Barodan yapılan yazılı açıklamada, “Gözaltında kaybolan ve faili meçhul cinayetlere kurban giden yakınları için hak mücadelesi veren Cumartesi Anneleri, 1995 yılından bu yana her cumartesi Galatasaray Meydanında oturma eylemi gerçekleştirmektedir. Eylemin 942’inci haftasında yapılan ve daha önce yüzlerce kez örneği yaşanan polis müdahalesi ve gözaltılar hiçbir şekilde kabul edilemez” dendildi.

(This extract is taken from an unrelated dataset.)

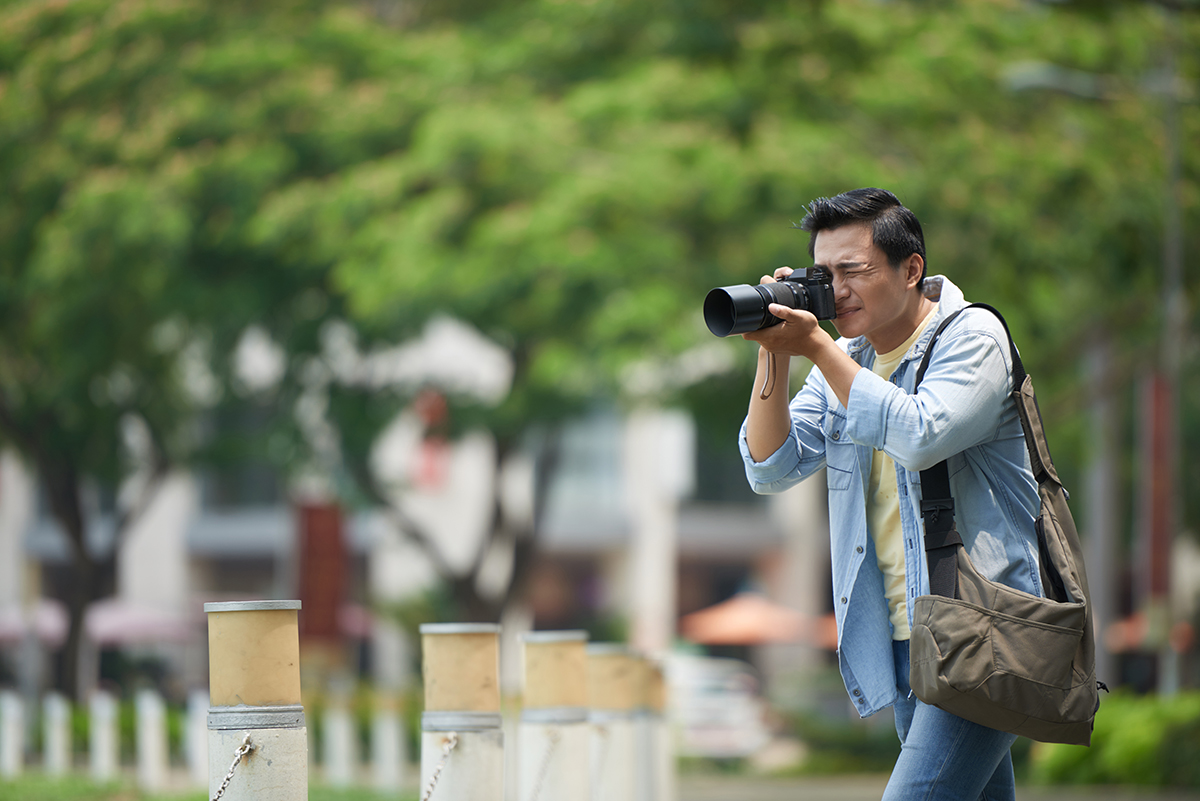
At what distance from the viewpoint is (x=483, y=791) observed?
4.74 m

Açıklamada şunlar ifade edildi: “İnsan hakları mücadelesinin sembolü olan oturma eylemi, bilinen en barışçıl eylemlerden biri olup, geçen yıllar içerisinde adalet arayan insanların kayıplarıyla buluştukları bir anlam kazanmıştır. Anayasa’da herkese önceden izin almadan, silahsız ve saldırısız toplantı ve gösteri yürüyüşü düzenleme hakkı tanınmıştır. Cumartesi annelerinin buluşmalarına kolluk güçleri tarafından defalarca orantısız şekilde müdahale edilmiş, bu müdahaleler şikayet konusu yapılarak Anayasa Mahkemesine bireysel başvuru olarak götürülmüştür.

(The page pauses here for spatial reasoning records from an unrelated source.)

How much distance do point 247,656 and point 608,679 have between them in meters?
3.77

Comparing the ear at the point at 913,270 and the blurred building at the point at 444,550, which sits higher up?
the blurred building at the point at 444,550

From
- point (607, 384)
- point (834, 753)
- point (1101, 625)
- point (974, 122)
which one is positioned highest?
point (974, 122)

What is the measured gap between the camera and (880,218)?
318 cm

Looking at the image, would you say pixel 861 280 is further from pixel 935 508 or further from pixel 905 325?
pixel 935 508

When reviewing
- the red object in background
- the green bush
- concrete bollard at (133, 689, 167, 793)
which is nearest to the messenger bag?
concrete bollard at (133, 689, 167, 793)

Anayasa Mahkemesinin 23.01.2023 tarihli Başvurucu/ Maşide Ocak Kışlakçı kararında Yüksek Mahkeme, “Başvurucunun da içinde yer aldığı grubun kaybolan yakınlarının bulunması ve kamuoyunda farkındalık yaratılması amacına yönelik oturma eylemi ve basın açıklaması yapmak istemesi; demokratik bir toplumda saygı ile karşılanmalıdır. Bu doğrultuda kolluk görevlilerinin somut olayda etkinliğe müdahale etmesini gerektirecek makul sebep ortaya koymadan ve anılan hakkın kullanılabilmesine yönelik tolerans göstermeden gruba müdahale ettiği” tespitinde bulunmuştur.”
‘HAK SAVUNUCULARINA GÖZDAĞI VERİLMEK İSTENİYOR’
Kolluk görevlilerince Anayasa Mahkemesi’nin kararının derhal uygulanması gerektiği belirtilen açıklamada, şunlar kaydedildi:
“Cumartesi Annelerinin buluşmalarında keyfi gözaltılar ve haksız müdahalelere son verilmelidir. Sorumluları ve failleri bulma görevi olanların, haklarını arayan insanların feryadına kulak vermek yerine, anayasal bir hak olan toplantı ve gösteri hakkını gasp etmesine; bu eylem üzerinden haklarını arayan tüm insanlara ve hak savunucularına gözdağı vermek istemesine dün olduğu gibi bugün de sesimizi yükseltiyoruz!”